Archive for February, 2006

Dressing For A Night On The Town

Friday, February 24th, 2006

Due to copyright issues, I will provide a link to this article at Askmen.com, rather than post it here. So check it out:

Dressing For A Night On The Town

A Blog!

Friday, February 17th, 2006

(Herein begins my short-lived myspace blog, and ends my easyjournal blog.)

Woah, I have a blog. What a concept. I can actually just write pure stream of conscious stupidity, rather than well thought out and structured essays!?!? It’s like I just graduated college and don’t have to write papers anymore. Of course, I’ll still write that way, but now I can write this way sometimes. Score!

This whole concept of writing a blog was spawned by the events of the day. What happened, you ask? Well at O’Hare airport today, I thought that maybe the car on the way there had crashed and I had ended up in hell.
────────
# [Written problem]
Reproduce, word for word, the stretch of the blog archive from "Due to copyright" through "up in hell.".
────────
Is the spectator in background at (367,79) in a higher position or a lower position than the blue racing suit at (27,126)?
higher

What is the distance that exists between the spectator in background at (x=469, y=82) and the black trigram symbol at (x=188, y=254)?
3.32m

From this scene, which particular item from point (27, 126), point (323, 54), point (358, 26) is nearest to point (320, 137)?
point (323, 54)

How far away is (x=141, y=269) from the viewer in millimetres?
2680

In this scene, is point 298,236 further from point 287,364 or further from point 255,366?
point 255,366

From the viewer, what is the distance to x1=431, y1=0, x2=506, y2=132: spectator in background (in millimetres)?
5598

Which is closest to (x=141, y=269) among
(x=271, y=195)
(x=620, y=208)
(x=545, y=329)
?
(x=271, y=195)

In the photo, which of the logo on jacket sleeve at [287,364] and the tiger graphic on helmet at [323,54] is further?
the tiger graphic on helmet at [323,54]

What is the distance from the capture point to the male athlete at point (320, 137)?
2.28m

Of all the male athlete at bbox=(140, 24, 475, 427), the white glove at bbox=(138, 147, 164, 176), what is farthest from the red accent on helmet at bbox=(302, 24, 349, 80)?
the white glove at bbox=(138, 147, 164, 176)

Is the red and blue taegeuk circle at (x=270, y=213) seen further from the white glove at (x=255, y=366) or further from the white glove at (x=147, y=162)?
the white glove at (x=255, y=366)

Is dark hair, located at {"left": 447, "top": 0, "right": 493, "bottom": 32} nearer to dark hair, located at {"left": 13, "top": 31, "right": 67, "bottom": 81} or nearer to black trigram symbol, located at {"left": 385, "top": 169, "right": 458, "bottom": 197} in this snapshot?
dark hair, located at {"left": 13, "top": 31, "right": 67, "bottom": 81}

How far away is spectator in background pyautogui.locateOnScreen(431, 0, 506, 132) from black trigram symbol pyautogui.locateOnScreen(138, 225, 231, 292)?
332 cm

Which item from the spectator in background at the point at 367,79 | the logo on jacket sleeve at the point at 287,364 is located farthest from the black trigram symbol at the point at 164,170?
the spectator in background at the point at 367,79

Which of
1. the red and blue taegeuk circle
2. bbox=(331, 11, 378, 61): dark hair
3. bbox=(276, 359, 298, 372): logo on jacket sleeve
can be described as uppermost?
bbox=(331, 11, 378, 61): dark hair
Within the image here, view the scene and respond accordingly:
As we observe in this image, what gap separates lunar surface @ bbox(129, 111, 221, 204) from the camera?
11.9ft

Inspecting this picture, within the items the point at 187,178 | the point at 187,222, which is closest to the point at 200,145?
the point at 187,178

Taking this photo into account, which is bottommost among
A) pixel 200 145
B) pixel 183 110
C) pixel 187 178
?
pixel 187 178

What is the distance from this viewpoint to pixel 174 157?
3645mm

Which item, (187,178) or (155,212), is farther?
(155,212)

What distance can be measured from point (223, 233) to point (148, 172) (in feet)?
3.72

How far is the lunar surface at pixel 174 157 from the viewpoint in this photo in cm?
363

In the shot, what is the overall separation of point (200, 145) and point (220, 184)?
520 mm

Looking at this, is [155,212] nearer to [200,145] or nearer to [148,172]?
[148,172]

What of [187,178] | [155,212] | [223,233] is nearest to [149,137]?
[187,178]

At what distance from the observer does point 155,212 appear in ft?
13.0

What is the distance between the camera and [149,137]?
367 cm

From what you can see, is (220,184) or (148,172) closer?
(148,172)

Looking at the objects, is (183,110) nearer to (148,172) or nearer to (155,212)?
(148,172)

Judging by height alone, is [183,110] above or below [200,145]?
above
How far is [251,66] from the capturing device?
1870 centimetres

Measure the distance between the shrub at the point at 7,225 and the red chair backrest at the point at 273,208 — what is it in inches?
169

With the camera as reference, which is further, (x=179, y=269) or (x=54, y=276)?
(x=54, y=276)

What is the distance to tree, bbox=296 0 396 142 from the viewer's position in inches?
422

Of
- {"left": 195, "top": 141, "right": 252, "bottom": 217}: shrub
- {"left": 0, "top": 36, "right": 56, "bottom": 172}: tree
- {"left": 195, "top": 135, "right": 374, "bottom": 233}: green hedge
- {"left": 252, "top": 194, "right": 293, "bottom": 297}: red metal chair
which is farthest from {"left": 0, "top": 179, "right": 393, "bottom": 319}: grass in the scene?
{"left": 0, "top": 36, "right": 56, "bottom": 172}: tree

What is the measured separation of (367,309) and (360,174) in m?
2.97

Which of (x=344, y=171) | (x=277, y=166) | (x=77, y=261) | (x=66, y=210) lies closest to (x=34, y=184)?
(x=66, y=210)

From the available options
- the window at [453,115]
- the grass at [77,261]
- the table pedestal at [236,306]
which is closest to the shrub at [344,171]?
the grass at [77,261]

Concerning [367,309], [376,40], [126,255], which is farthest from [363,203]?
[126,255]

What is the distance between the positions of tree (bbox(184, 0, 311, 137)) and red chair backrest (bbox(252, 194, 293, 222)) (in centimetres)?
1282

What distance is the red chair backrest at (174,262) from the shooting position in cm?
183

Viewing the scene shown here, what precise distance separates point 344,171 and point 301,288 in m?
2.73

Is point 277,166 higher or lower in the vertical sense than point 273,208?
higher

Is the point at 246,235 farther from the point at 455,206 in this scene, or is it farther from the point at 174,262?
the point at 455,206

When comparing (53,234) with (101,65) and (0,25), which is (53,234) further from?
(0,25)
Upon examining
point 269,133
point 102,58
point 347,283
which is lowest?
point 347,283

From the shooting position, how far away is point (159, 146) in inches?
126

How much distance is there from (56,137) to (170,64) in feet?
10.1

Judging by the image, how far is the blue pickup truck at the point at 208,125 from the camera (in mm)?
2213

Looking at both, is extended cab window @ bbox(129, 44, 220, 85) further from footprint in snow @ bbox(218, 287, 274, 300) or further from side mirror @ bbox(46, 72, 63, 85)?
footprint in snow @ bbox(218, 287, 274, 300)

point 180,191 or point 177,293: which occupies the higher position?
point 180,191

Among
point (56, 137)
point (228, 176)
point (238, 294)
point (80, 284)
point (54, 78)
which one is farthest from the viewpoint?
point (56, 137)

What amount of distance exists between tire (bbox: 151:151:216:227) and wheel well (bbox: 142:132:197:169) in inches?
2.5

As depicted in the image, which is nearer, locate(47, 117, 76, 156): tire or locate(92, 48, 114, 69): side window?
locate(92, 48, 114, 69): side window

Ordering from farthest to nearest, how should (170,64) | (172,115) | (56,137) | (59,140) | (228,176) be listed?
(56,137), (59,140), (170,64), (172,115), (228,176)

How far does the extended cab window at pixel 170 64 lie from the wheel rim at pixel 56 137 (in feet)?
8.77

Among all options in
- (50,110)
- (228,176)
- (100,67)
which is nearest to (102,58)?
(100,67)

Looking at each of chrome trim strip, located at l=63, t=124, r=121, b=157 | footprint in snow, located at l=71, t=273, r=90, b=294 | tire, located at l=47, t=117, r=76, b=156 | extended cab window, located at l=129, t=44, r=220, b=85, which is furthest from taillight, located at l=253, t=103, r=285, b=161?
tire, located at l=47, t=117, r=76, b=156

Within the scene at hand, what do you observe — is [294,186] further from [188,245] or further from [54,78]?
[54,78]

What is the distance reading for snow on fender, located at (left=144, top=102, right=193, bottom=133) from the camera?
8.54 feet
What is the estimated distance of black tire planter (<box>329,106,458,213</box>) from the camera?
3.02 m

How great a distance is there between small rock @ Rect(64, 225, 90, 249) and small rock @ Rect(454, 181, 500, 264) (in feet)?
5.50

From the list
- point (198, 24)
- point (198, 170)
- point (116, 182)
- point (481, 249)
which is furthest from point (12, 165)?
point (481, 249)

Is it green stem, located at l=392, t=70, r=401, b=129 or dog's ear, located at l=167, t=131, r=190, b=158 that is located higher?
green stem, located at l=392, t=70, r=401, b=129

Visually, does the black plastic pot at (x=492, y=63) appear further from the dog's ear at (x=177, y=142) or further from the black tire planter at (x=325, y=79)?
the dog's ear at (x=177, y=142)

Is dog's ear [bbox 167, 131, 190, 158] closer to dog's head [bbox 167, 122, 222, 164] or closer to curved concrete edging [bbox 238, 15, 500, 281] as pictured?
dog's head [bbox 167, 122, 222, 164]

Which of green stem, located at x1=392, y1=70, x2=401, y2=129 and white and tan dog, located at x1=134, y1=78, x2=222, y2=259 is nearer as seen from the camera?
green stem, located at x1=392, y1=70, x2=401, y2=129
────────
# [Task answer]
Due to copyright issues, I will provide a link to this article at Askmen.com, rather than post it here. So check it out:

Dressing For A Night On The Town

A Blog!

Friday, February 17th, 2006

(Herein begins my short-lived myspace blog, and ends my easyjournal blog.)

Woah, I have a blog. What a concept. I can actually just write pure stream of conscious stupidity, rather than well thought out and structured essays!?!? It’s like I just graduated college and don’t have to write papers anymore. Of course, I’ll still write that way, but now I can write this way sometimes. Score!

This whole concept of writing a blog was spawned by the events of the day. What happened, you ask? Well at O’Hare airport today, I thought that maybe the car on the way there had crashed and I had ended up in hell.